Для того чтобы стать девадаси, Амрите пришлось покинуть родной дом и вырасти без материнской любви. Ее ребенок будет жить по-другому. Она окружит его заботой и лаской, постарается сделать так, чтобы он ощущал себя в окружающем мире, словно рыба в воде, чтобы верил в присутствие высших сил и защиту Шивы.
Глава VIII
Предательство
По углам Форт-Уильяма были расположены четыре бастиона с сорока пушками. В центре крепости находился большой плацпарад и административные здания, вдоль крепостных стен тянулись бараки с темными и сырыми, похожими на камеры комнатами, в которых обитали служившие в гарнизоне военные, по большей части солдаты и младшие офицеры.
За год жизни в форте Тара хорошо освоилась с его порядками и довольно сносно стала понимать английский. К изучению языка ее побудили замечания, которые отпускали солдаты и которыми обменивались английские дамы. В Форт-Уильяме было довольно много женщин: жены офицеров, их служанки, проститутки. Тара была единственной индианкой и возбуждала всеобщее любопытство.
Как и многие коренные жители Индии, девушка обладала врожденной способностью к языкам; она быстро запоминала слова и с легкостью строила фразы.
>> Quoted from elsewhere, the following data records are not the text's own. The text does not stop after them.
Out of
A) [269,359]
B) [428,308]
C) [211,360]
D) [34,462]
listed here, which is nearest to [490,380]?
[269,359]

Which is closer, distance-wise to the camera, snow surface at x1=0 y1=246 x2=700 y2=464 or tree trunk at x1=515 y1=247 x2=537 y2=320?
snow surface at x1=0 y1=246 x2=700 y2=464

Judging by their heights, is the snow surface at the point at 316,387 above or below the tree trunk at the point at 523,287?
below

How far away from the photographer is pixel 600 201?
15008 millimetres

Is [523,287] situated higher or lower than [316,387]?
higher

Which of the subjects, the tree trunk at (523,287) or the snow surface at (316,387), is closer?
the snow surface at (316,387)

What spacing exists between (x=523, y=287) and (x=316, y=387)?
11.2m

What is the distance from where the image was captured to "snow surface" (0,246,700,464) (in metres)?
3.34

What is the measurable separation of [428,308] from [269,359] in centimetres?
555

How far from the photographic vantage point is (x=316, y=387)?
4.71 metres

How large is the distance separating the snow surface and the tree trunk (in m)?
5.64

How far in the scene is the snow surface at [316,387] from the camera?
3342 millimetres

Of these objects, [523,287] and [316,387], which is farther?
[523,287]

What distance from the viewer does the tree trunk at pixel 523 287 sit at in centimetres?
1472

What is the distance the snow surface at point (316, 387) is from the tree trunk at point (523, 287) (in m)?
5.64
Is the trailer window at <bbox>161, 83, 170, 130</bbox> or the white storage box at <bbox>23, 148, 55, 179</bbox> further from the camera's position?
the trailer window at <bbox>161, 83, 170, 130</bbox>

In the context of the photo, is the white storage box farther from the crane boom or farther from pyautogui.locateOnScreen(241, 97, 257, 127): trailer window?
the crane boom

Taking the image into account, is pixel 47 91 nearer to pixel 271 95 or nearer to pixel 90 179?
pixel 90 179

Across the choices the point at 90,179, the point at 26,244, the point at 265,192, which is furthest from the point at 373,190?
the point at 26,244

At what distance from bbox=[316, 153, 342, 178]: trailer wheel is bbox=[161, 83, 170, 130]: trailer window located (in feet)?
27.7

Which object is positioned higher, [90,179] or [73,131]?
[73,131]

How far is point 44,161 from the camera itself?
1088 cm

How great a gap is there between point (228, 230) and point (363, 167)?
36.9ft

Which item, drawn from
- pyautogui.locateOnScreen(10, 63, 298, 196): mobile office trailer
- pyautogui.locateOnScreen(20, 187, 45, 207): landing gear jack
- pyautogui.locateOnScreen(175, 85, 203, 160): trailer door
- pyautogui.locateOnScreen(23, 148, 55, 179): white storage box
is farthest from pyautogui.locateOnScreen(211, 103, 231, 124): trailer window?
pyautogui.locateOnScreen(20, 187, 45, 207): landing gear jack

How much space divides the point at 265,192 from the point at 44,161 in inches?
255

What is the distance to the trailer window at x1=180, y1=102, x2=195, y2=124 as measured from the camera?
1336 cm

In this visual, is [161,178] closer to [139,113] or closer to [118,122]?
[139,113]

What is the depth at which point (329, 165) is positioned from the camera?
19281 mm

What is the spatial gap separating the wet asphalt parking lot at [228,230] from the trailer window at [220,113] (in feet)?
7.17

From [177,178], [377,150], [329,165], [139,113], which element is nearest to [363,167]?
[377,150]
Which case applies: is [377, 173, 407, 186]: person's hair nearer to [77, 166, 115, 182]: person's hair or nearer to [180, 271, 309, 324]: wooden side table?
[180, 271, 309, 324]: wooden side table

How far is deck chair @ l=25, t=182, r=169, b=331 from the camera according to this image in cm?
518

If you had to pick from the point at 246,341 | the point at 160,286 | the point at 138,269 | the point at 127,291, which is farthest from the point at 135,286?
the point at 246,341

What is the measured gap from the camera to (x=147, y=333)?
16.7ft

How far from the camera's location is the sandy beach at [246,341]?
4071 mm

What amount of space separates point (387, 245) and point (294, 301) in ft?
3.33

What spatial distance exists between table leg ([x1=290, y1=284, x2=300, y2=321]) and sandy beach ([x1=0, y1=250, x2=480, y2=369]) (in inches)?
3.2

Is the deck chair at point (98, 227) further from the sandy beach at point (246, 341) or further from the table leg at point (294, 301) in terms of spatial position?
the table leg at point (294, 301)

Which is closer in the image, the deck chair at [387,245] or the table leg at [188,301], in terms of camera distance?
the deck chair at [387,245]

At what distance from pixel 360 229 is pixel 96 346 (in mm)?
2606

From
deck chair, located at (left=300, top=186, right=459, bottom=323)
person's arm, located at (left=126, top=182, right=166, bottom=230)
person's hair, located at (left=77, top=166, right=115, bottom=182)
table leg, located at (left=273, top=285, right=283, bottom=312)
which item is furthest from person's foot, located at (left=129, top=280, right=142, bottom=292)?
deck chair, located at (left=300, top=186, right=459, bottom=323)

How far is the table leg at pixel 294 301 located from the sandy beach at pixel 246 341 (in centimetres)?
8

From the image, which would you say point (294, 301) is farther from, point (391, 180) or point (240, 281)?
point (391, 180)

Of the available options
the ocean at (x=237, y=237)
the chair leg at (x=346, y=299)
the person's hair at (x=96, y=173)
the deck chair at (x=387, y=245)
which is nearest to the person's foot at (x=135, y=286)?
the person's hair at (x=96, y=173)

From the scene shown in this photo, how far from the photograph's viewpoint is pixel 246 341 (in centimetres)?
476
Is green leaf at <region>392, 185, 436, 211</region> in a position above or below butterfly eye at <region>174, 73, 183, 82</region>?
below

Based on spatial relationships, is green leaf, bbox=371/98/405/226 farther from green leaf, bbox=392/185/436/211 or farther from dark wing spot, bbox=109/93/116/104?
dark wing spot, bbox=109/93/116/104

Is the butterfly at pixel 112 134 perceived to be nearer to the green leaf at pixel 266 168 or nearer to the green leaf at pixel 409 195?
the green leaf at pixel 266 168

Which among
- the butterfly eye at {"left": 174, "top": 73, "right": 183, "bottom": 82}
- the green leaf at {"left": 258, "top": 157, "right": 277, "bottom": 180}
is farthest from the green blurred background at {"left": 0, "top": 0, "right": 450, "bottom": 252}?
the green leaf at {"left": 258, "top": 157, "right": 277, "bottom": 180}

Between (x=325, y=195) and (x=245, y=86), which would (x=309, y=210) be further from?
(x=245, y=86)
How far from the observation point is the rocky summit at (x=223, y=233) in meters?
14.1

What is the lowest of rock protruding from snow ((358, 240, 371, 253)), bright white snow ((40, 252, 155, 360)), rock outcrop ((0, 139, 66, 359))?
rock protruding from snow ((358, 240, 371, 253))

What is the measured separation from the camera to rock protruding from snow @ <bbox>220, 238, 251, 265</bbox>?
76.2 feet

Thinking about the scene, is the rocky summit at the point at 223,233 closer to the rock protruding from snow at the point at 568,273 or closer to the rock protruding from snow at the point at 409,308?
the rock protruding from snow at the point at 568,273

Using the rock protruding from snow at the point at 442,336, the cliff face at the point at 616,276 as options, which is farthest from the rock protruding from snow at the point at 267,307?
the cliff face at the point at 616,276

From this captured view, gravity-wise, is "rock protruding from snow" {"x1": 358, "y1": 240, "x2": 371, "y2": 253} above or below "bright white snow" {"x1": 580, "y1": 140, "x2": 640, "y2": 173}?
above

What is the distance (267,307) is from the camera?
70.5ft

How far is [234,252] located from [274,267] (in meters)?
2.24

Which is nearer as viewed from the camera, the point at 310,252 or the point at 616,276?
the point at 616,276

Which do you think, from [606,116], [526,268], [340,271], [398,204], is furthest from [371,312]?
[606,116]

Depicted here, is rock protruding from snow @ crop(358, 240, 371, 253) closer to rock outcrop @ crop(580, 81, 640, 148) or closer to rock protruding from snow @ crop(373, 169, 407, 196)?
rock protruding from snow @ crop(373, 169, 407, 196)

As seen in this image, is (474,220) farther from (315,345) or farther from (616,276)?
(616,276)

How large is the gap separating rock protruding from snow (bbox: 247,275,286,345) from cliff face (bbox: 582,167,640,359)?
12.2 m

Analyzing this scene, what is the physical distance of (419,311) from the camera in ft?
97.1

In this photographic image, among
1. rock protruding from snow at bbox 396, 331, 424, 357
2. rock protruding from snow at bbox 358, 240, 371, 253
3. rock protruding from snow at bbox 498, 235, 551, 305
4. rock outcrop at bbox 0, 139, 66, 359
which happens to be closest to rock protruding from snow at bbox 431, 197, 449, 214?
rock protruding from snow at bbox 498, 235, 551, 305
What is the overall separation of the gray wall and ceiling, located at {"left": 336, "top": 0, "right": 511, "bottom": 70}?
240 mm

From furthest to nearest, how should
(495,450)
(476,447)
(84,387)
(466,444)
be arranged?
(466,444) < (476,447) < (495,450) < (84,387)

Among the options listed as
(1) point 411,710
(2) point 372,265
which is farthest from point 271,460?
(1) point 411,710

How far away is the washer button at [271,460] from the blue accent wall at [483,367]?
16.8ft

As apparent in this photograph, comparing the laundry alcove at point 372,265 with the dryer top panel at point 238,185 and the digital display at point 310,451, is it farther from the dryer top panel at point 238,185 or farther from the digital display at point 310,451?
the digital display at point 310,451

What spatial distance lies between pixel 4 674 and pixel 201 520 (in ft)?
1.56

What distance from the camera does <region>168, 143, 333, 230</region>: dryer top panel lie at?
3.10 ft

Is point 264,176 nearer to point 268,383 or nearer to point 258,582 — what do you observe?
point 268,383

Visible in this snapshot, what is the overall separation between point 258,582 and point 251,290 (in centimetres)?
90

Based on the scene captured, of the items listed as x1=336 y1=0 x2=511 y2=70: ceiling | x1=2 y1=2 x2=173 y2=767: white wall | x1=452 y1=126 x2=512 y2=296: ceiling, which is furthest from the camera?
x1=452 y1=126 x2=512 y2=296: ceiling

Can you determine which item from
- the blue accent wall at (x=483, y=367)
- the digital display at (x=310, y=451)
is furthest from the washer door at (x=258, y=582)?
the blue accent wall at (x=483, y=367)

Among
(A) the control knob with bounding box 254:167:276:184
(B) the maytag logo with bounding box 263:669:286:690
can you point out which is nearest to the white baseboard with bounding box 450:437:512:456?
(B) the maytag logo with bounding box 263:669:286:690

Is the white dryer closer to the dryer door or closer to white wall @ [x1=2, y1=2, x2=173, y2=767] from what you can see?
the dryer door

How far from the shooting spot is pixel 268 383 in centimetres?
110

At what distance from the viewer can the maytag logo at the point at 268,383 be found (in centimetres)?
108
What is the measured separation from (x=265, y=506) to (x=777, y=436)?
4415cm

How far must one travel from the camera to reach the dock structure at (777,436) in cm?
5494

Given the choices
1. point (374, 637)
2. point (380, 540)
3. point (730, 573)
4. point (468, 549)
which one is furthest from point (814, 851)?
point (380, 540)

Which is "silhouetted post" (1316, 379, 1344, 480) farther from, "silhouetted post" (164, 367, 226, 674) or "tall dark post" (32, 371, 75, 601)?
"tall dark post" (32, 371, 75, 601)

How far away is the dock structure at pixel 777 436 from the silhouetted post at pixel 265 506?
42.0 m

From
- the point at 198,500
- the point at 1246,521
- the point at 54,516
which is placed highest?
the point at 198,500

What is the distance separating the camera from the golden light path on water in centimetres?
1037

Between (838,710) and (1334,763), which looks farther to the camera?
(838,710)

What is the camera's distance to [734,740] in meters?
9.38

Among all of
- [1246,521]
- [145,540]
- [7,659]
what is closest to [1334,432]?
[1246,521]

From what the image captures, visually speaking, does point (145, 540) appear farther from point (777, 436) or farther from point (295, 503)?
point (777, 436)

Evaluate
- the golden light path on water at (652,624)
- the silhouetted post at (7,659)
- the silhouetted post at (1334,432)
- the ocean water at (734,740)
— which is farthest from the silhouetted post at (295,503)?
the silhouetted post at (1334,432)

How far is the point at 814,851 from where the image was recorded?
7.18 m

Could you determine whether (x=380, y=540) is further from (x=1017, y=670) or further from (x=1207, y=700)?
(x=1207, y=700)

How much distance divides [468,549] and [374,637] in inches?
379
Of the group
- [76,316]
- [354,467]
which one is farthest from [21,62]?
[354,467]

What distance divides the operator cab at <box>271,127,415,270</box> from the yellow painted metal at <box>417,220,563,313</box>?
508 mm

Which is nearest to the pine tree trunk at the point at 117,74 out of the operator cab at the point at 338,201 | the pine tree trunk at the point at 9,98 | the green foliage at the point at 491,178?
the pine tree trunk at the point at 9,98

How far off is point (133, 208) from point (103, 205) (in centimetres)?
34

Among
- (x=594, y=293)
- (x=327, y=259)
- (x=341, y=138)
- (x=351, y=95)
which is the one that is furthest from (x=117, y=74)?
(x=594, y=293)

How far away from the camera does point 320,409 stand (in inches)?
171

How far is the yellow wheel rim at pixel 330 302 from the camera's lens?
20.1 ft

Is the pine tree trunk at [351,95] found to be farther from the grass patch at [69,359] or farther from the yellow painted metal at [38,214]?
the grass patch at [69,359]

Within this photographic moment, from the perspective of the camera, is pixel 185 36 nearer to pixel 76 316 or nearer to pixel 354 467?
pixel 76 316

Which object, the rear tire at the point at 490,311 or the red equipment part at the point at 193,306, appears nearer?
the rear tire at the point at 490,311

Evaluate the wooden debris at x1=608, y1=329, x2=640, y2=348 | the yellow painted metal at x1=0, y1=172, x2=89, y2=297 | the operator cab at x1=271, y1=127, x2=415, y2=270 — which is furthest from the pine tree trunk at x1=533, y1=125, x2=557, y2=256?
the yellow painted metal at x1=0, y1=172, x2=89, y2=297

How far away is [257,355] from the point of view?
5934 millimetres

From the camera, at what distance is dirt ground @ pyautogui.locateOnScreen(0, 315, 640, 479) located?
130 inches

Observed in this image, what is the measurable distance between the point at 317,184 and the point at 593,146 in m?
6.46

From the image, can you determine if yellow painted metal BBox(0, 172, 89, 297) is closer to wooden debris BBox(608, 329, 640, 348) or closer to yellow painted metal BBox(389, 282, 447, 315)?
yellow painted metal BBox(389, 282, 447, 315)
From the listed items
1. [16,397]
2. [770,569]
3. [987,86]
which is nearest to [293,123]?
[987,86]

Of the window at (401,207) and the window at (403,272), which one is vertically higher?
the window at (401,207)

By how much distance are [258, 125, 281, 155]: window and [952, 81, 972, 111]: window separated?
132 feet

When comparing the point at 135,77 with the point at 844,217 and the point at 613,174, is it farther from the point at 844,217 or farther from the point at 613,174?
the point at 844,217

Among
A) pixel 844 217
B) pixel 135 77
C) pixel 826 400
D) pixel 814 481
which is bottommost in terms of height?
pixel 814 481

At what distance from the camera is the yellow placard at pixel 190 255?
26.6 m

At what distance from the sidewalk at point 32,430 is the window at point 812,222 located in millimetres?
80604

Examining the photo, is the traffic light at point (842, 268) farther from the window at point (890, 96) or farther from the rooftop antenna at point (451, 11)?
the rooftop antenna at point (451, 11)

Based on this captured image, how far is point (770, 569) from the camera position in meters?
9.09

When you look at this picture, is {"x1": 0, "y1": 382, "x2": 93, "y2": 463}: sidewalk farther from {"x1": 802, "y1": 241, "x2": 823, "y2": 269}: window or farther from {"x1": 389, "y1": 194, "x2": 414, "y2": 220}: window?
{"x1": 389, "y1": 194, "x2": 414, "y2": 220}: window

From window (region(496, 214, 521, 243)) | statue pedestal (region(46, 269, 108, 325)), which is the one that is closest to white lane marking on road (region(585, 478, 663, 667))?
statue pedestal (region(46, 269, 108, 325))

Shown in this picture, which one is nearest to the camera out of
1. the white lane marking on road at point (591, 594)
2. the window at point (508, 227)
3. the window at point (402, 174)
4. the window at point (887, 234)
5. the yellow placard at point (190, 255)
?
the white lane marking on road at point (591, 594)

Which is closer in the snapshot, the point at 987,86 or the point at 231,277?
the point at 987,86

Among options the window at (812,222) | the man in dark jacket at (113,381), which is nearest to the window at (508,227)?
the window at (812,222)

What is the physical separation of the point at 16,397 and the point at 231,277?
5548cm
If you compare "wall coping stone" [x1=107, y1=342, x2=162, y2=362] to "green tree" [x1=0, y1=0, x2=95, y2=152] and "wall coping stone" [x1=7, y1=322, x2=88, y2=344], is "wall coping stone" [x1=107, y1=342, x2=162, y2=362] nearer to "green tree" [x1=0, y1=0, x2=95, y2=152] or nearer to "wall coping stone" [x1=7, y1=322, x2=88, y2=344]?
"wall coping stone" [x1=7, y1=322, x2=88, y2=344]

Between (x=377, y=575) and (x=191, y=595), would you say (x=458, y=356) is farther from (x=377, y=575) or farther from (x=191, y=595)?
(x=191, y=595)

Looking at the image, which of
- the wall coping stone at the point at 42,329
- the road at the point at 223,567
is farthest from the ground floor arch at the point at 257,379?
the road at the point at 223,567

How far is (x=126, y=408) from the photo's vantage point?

Однажды, услышав, как жены английских офицеров называют ее «цветной девкой», Тара, не вполне понимая, что делает, пустила в ход ругательства, которым научилась от солдатни, и дамы в ужасе обратились в бегство.
Мужчины ее остерегались. Стремительная, порывистая, гибкая, со сверкающими черными глазами, она казалась опасной, как дикая кошка.
Джеральд Кемпион, в чьей комнате обитала Тара, привязался к индианке, хотя быстро понял, что девушка его не любит, а использует в каких-то своих, непонятных для него целях. Тара никогда не раскрывала ему душу, и молодой человек не знал, какие горести терзают ее сердце, какие мысли тревожат разум.
Она оказалась девушкой неробкого десятка и легко приспособилась к новой жизни. Тара отличалась непростым характером; случалось, она выходила из себя или, напротив, замыкалась в мрачном молчании. Между тем бывшая танцовщица была непритязательна и никогда не требовала ни нарядов, ни денег, что непременно сделала бы английская содержанка. Тара не любила заниматься домашним хозяйством и совсем не умела готовить. Она не была похожа ни на европеек, ни на других индийских девушек, потому что выросла в совершенно особых условиях.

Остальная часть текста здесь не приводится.